> [INSTRUCTIONS TO FOLLOW] Would you reproduce, without any alteration, the lines from the opening line of the entries through the line that has "scientific name: Connochaetes taurinus" in it?
── DATA SHOWN ──
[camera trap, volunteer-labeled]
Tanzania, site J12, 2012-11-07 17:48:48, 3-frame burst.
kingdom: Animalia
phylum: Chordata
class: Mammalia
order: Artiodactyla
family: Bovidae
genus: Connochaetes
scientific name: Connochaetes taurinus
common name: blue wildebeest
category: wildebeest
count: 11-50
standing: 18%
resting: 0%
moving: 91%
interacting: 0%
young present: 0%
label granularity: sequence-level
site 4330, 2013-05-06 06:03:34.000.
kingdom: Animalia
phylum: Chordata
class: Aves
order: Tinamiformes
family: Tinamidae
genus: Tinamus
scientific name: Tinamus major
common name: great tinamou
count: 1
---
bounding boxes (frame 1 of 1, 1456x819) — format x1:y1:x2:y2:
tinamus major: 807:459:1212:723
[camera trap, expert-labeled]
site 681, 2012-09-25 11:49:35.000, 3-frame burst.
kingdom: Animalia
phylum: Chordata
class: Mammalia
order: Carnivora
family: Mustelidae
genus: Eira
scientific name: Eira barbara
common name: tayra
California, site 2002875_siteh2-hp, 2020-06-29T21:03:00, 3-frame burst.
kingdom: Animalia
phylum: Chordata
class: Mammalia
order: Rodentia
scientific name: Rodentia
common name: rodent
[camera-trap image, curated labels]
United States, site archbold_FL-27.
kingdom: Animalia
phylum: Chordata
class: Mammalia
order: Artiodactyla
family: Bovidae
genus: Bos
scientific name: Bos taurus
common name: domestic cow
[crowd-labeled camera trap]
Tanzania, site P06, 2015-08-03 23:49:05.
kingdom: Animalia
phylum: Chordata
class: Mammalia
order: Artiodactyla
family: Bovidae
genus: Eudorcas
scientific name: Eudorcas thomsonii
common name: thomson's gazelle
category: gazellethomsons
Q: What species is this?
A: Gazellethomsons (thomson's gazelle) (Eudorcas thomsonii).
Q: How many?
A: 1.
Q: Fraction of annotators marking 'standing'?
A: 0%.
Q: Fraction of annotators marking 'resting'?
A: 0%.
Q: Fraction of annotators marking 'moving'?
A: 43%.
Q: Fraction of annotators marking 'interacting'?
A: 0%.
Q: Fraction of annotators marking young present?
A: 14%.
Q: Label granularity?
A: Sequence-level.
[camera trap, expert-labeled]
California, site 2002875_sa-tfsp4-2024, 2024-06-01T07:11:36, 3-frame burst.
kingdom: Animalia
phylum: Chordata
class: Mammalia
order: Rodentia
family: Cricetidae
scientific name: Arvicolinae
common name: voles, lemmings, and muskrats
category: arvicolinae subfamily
───
> [TASK OUTPUT]
[camera trap, volunteer-labeled]
Tanzania, site J12, 2012-11-07 17:48:48, 3-frame burst.
kingdom: Animalia
phylum: Chordata
class: Mammalia
order: Artiodactyla
family: Bovidae
genus: Connochaetes
scientific name: Connochaetes taurinus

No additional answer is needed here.